An American Medical Association survey of 1991 found obstetricians were among the highest paid specialists, earning an average of $221,000 a year. Radiologists and anesthesiologists, the only specialties making more money, brought in about $229,000 a year, the survey showed.

Other clinics around the state -- particularly in rural areas -- are having similar problems recruiting obstetricians to serve poor women.

"To get an obstetrician to come to a rural area takes $250,000 a year," which clinics just don't have, said Lewis Jones, executive director of the Somerset County Organization for Progressive Enterprises, a clinic.

And because of the high cost of liability insurance, some rural counties are having trouble recruiting and keeping their obstetricians -- at a cost to the health of pregnant women and their unborn babies.

In a 1992 survey, 12 percent of the members of The American College of Obstetricians and Gynecologists said they stopped practicing obstetrics during the last decade due to the increase in liability insurance, said spokeswoman Kate Ruddon.

In 1983, obstetricians and gynecologists paid an average of $14,100 for malpractice insurance, Ms.
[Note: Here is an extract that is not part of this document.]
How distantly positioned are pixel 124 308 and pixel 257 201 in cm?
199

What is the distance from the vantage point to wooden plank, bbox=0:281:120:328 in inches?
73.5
Ruddon said. By 1991, that figure more than doubled to $36,946, she said.

Five Maryland counties do not have any obstetricians; four are on the Eastern Shore: Caroline, Queen Anne's, Worcester and Somerset counties, said Jonathan Foley, administrator for primary care at the state health department. The nearest obstetricians are in Easton and Salisbury, he said. The fifth county, Garrett, is in Western Maryland.